# Get A Grip!



## modamag (Dec 23, 2006)

One of the most common tool that I use almost every day is the vise. Especially my Panavise. I use it to hold converters, light engine and even aluminum plate for drilling (not recommended).

However, from the pictures bellow you can see the wear and tear it have. The mechanical engineer that design that vice is really good, but the marketing/sales team skimped out on the product. Stock it is fitted with a Nylon set of jaws which doesn't hold up very well to my 700 solder iron. They do have an optional Teflon jaws sold @ Mouser for $12 + $7 shipping.







After seeing Kevin (weedle) putting my lathe/mill to good use making his bike light, I got jealous and figure I should be having some fun there too.

Well after several hours or so this is what I ended up with.





I always hatted it when my palm rub against the protrusion of the jaws. This was a great excuse to use my 1/8" fillet cutters. See the nice round radius :nana:

I also made the jaws especially thick (3/8") so just in case in the future when they wear down, I'll just put them back up on the mill and reface.

Now what good would it be if we can customize it to our specific need right? I use this vice quite often to hold circular circuit boards with OD anywhere from 0.430 - 1.000". And with 2 flat jaws it could be painful late at night when you're not too sharp. It get allot worse when our guys decides to use ultra thin PCBs <0.010" instead of the standard size > 0.062". So I decided to to a small mod to my new jaws. 0.040" recess with a curvature radius of 3/8".

On large PCBs (> 0.750" OD), it'll act like a 4-jaw chuck. While on smaller ones it'll be just a 2-jaw with shoulder rest support.





Now I can hold my skinny converter board w/o much problem 

It was a great learning experience working with Nylon and a MiniMill (Sieg X2). On production machinery you got the machine perfectly trammed, sharp cutter and spindle speed of 10K RPM. Which makes the part comes out extremely smooth.

On the small mill it's much more challenging. When you crank up the spindle to 2K RPM and make a pass of 0.005" depth and slowly rotating your hand crack as you traverse the X-axis, you will generate a surface finish similar to 500 grit sand paper due to the cutting marks.

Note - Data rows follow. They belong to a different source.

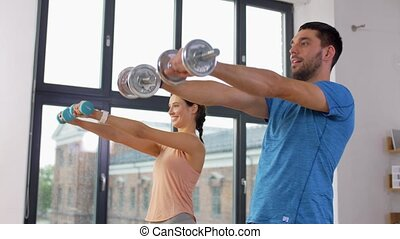 happy couple exercising at home - sport, fitness, lifestyle ...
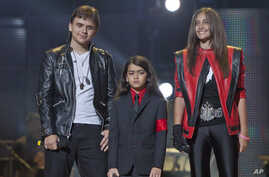 "In this Oct. 8, 2011 file photo, from left, Prince Jackson, Prince Michael II ""Blanket""Jackson and Paris Jackson arrive on stage at the Michael Forever the Tribute Concert, at the Millennium Stadium in Cardiff, Wales."
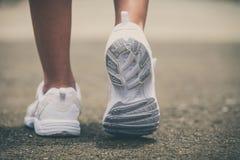 Espadrilles de la jeunesse sur des jambes de fille sur la route Photo stock
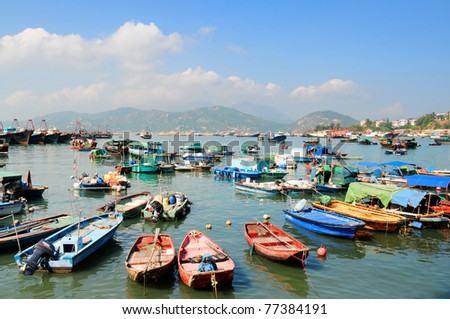 Hong Kong Cheung Chau island, colorfull fishing boats in harbor - stock photo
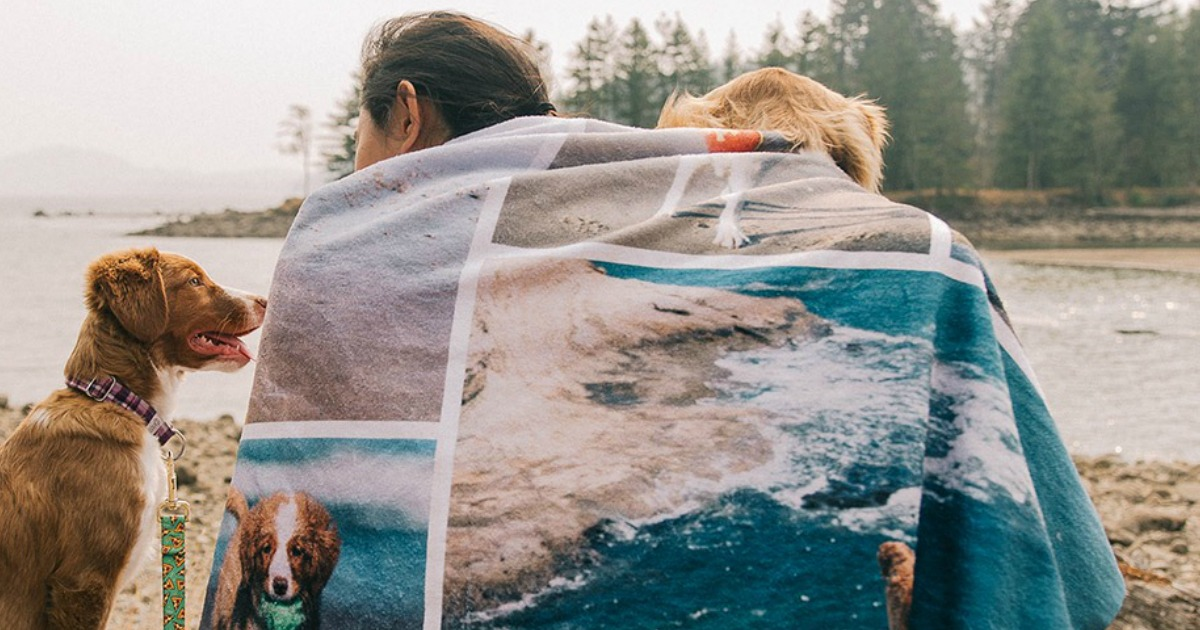 Person with two dogs on the beach wearing a Snapfish Personalized photo blanket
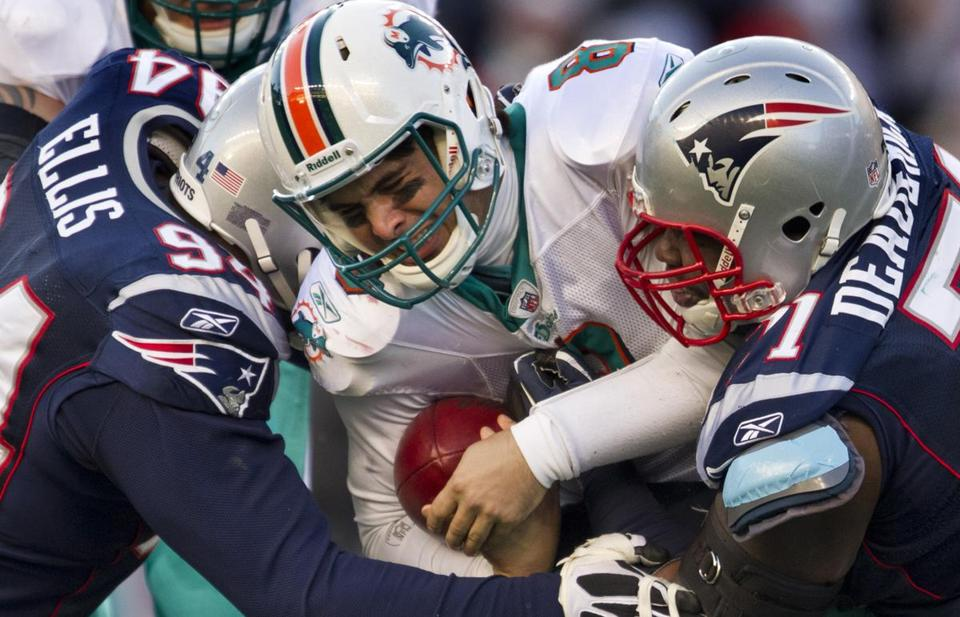It's a big catch for Patriots defensive linemen Shaun Ellis (left) and Brandon Deaderick in the third quarter as they team up to sack Dolphins quarterback Matt Moore for a 10-yard loss.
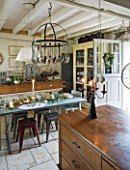 ROQUELIN  LOIRE VALLEY  FRANCE: KITCHEN; VINTAGE SHOP COUNTER AS MAIN ISLAND UNIT  HANGING KNIFE AND FORK RACK  ZINC TOP TABLE AND BUTCHERS BLOCK DRESSER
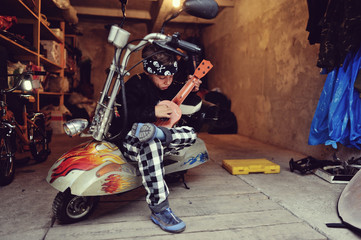in the garage of a boy with dirty face and a moped with a guitar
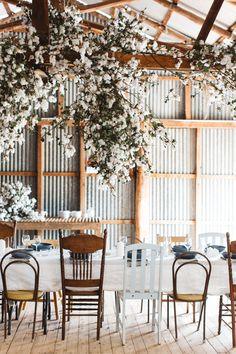 Mismatched chairs and hanging florals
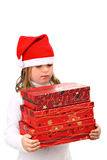 Girl in Santa's red hat carrying three presents Royalty Free Stock Images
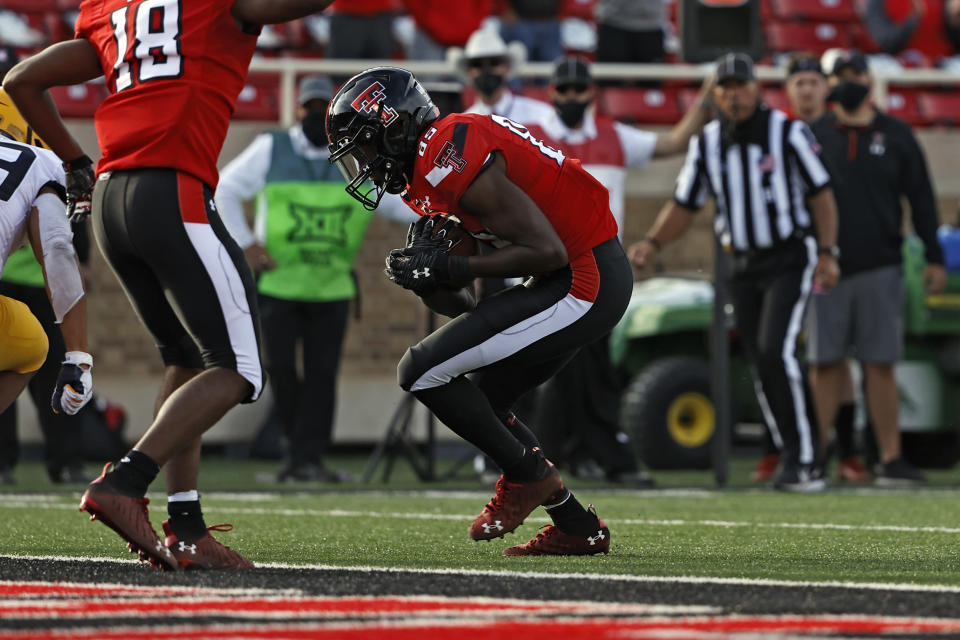 Texas Tech's Trey Cleveland (85) runs the ball to score a touchdown during the first half of an NCAA football game against West Virginia, Saturday, Oct. 24, 2020, in Lubbock, Texas. (AP Photo/Brad Tollefson)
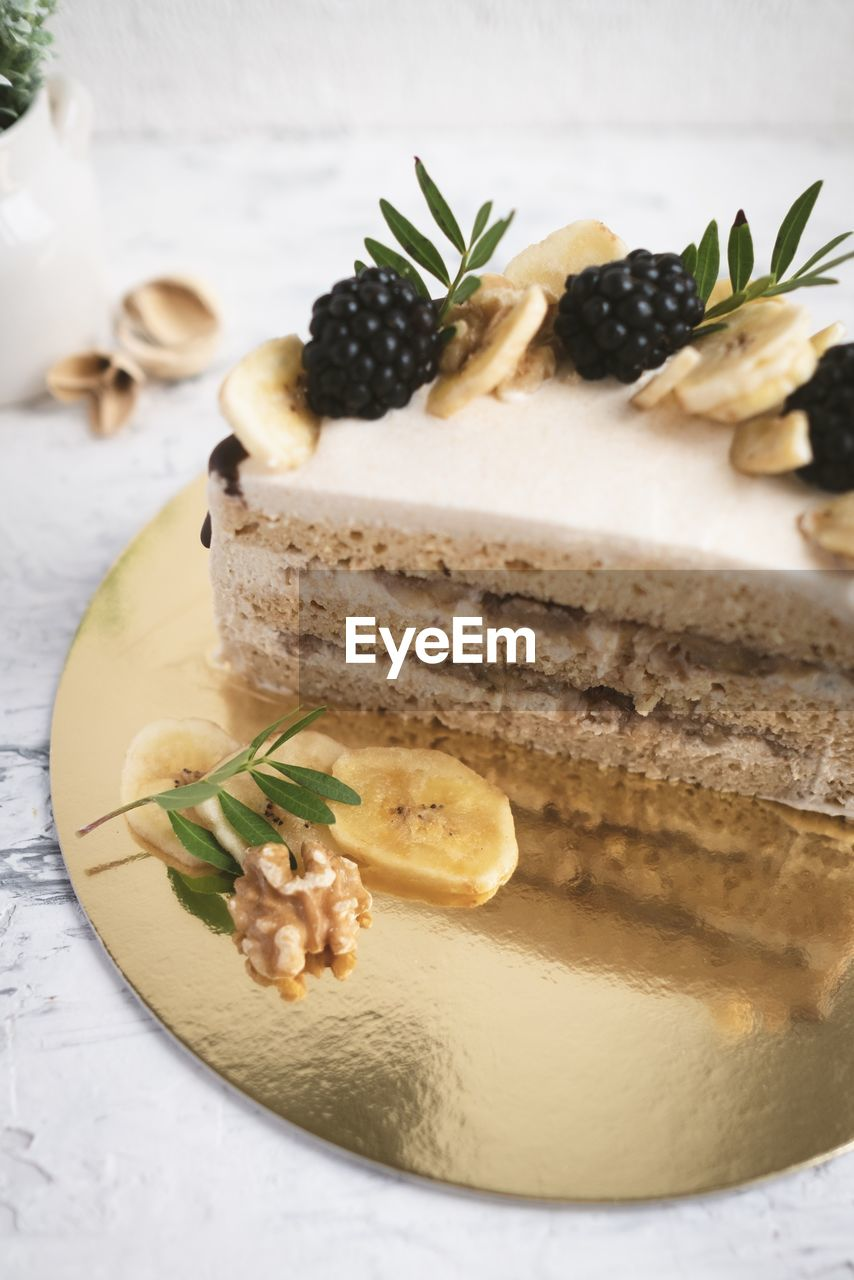 food, food and drink, indulgence, still life, freshness, plate, ready-to-eat, temptation, dessert, sweet food, sweet, indoors, close-up, serving size, cake, baked, no people, table, unhealthy eating, garnish, herb, mint leaf - culinary, food styling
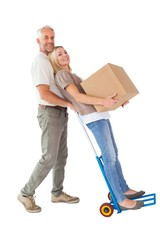 Happy couple having fun with trolley and moving box
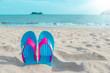 Colorful flip flops on beach against sunny sky.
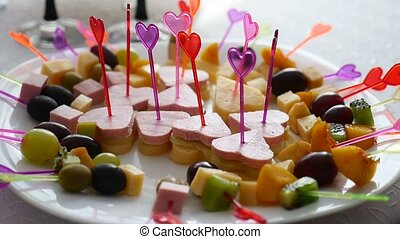 video canapes with olives in a bowl on a table - video...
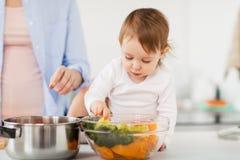 Младенец при овощи и мать варя дома Стоковая Фотография RF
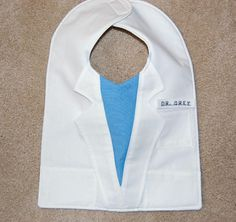 """TV Crafts - Grey's Anatomy Lab Coat Bib -- """"Grey's Anatomy"""" Bib: The baby may not know who Dr. Dreamy is, but if Mommy is a big """"Grey's"""" fan, the education can start now. Also, if you're on top if it, this bib can be personalized. (CarolynsClassics/Etsy)"""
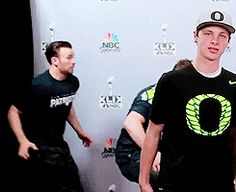 Setting up a fake photo-op at the big game, Fallon, Evans, and Pratt hid behind a curtain and popped out right as the camera snapped.   Jimmy Fallon, Chris Pratt, And Chris Evans Photobomb Surprised Fans And It's Perfect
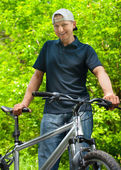 Man with cycle in park — Stock Photo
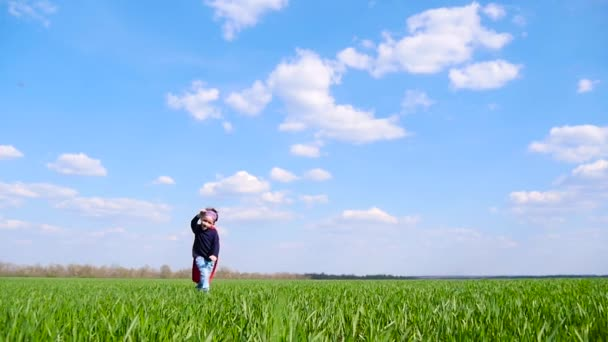A happy child in a superhero costume in a red cloak happily runs across a green field on a sunny day, against a cloudy sky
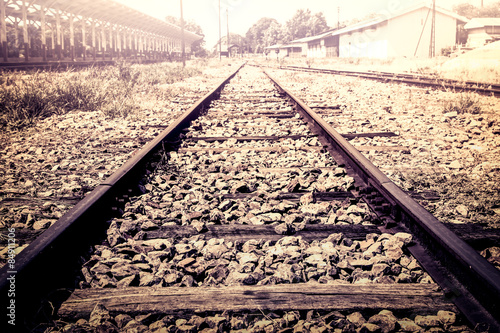 railway track in train station in vintage color filter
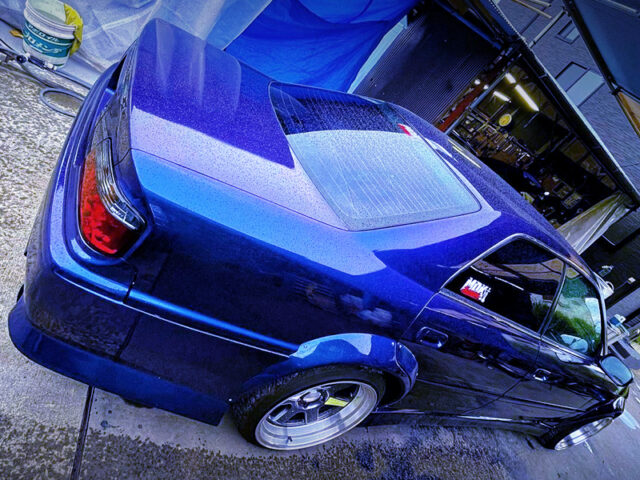 REAR RIGHT-SIDE EXTERIOR OF JZX100 CHASER WIDEBODY.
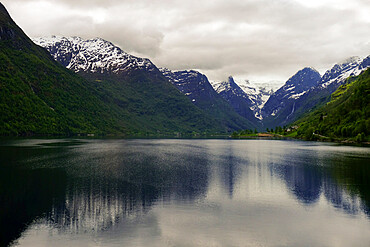 Snow-capped mountains reflected in the still waters of a Norwegian fjord, Stryn, Vestland, Norway, Scandinavia, Europe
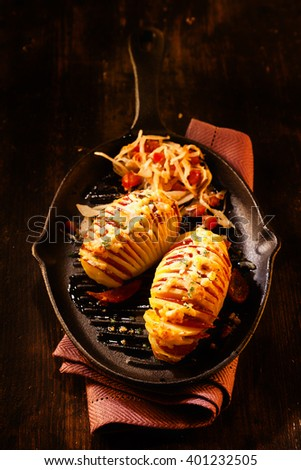 High Angle Still Life of Sliced Baked Potatoes Garnished with Sliced Salami Meat and Melted Cheese Served on Hot Cast Iron Pan on Rustic Wooden Table - stock photo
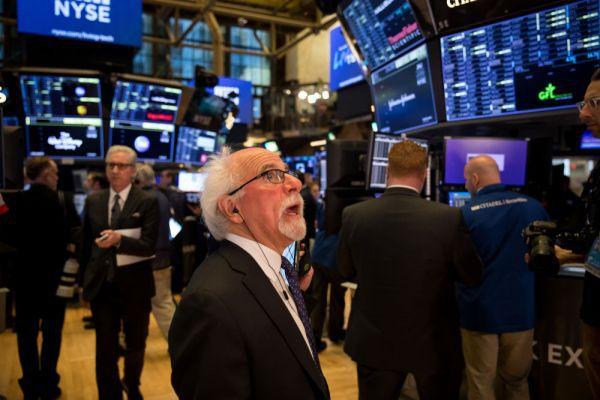 ▲3月16日,交易员在纽约证券交易所工作。(新华社)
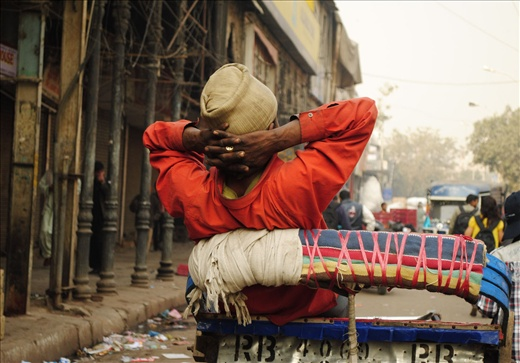 one of the rickshaw pullers in Chandni Chowk.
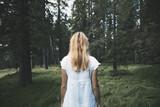 Fototapeta Fototapeta las, drzewa - White dressed woman, alone in magic forest. © robsonphoto
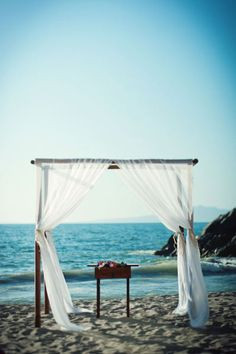 style me pretty - real wedding - mexico - puerto vallarta wedding - dreams vallarta - ceremony decor - bamboo chuppah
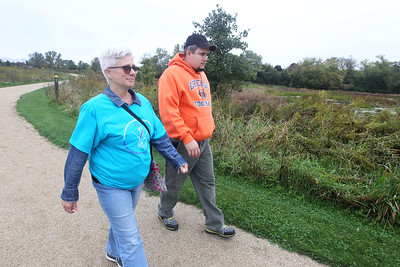 Candace H. Johnson-For Shaw Media Carol Frank, of Grayslake and her son, Owen, walk together during the Lake County Suicide Prevention Task Force 6th Annual walk for Suicide Prevention and Awareness at Hastings Lake Forest Preserve in Lake Villa. Carol was representing the Lake County chapter of the National Alliance on Mental Illness (NAMI).(10/6/18)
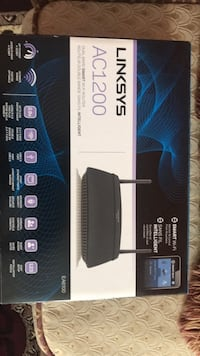 black and gray Linksys wireless router box Surrey, V4P 3L9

Yep I do use fly-cutters and with the Y & Z axis locked. What I found is if you make 2-3 more pass back and forth it'll give you a nice and smooth finish similar to what you see from the big shops.

Overall it was a fun & proud little project.

Would I do it again and save that $19, you bet ya!


----------



## philw3 (Dec 24, 2006)

nice idea 

I have some cheap magnetic soft jaws that keep falling off

I just happen to have some suitable plastic stock as well. Guess I need to get my milling machine back together first though 

Phil


----------



## highorder (Dec 24, 2006)

excellent work! making your vise jaws into jig fixtures is very productive. I also appreciate the ability to clean them up when they get dinged up.


----------



## gadget_lover (Dec 24, 2006)

Nice work. Thanks for sharing.

Daniel


----------



## KC2IXE (Dec 24, 2006)

One idea being you have a mill - you can make a set of jaws that are milled exactly to fit the converter boards - sort of "soft jaws"


----------



## modamag (Dec 25, 2006)

*philw3: *If you got the "cheap" 4" rubber jaws ($5) from places like Harbor Freight the rubber on those thing are really soft. The first tight item you hold the rubber will break down and fall off. It happened to me 

For 3x the money ($15) you can get a really nice set of Flexbar soft jaws which does wonders.


*highorder & GL: *Thanx for the comments.

*KC2IXE: *It was a trade-off between the jaw specific for each board OD which range anywhere from 0.430 - 1.000". From time to time I still use these vice to hold flat parts so I like to keep that functionality.


----------